Vengeance of Orion
- First edition cover
- Author: Ben Bova
- Cover artist: Boris Vallejo
- Language: English
- Series: Orion
- Genre: Science fiction
- Publisher: Tor Books
- Publication date: 1988
- Publication place: United States
- Media type: Print (hardcover)
- Pages: 352
- ISBN: 0-8125-3161-2
- Preceded by: Orion
- Followed by: Orion in the Dying Time

= Vengeance of Orion =

1988 book by Ben Bova

Vengeance of Orion is a 1988 science fiction novel by American writer Ben Bova. It is the sequel to Orion and follows his adventures in the time of the Greek heroes Achilles and Odysseus in the siege of Troy. The story takes up many plot elements of Homer's "Iliad" but also includes elements not appearing in Homer, such as the presence of the Hittite empire to the east of Troy.

==Plot summary==
Orion comes into "being" as a rower on board a Greek ship headed to the city of Troy and makes friends with a talkative old man called Poletes. The Golden One, the "creator" from the previous novel in the series, soon appears to him revealing himself as Apollo the Greek god and that his plans are for the Trojans to be victorious in that era so as to create a Euro-Asian Empire. Little by little Orion remembers that he was traveling with the woman he loved on a star ship that ended up exploding while in flight. The Golden One states that Orion was punished for defying him and that the former Goddess who chose to become mortal so she and Orion could share their love together was now dead as a result of that explosion. As part of that ongoing punishment, he has resurrected Orion to serve him yet again, and during that time intending Orion to suffer the pains of the loss of his love. Orion, angered at the petty arrogance of the murderous Golden One, decides to thwart whatever plans Apollo might have for the era and ends up saving the Greek camp from being overrun by the Trojans on a counterattack. His courageous acts earn the attention of Odysseus who then adopts him as a member of his household. As a favor Orion requests that Poletes becomes his servant thereby elevating the man's station. Odysseus' first duty for Orion is to accompany him with Ajax and Nestor to Achilles' tent to persuade him to return into the fray. Achilles had earlier withdrawn from the battle because Agamemnon had taken from Bris whom he captured. Achilles however insists on only re-entering battle when High King Agamemnon apologizes to him.

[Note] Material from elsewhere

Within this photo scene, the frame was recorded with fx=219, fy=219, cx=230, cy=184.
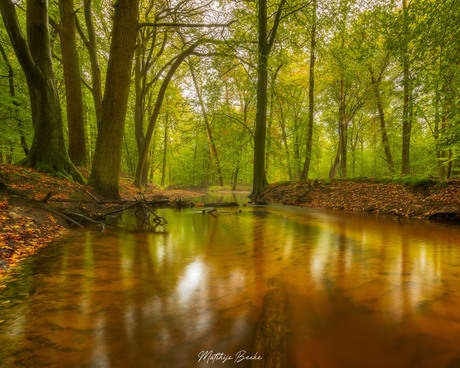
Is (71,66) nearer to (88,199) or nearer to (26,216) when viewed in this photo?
(88,199)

Seeing this is an impossibility, Odysseus and his team withdraw and he then asks Orion to go as a herald to the Trojans with an offer of peace. Orion, sensing this will enable the Trojans to win changes the demand to the previous insulting demands brought by earlier heralds. This offer is of course rejected and while there he notices a weak point in the walls of Troy via the Western section built by men. The Trojans then send Orion back to the Greek camp with their refusal and a warning that the Hatti are coming to their defense. This news upsets the Greeks who had earlier been assured by the Hattis of their intention not to interfere in the Trojan War. Orion is then sent to the Hattis with a copy of the agreement with the Hattis only to discover that the mighty empire of the Hattis had disintegrated and the soldiers were nothing more than bandits. He then encounters a band of Hatti soldiers led by Lukka who agree to follow him back to his camp. Upon return he discovers Achilles' partner Patrocles is dead and this has prompted Achilles to enter the battle again. He faces off with Hector and defeats him cutting off his head. However, Achilles is wounded by a stray arrow piercing his heel. He later commits suicide. Lukka and his group then help in building a ramp over then Western section of the wall and by this the Greeks enter into Troy and raze the city to the ground, thus defeating Apollo's plans.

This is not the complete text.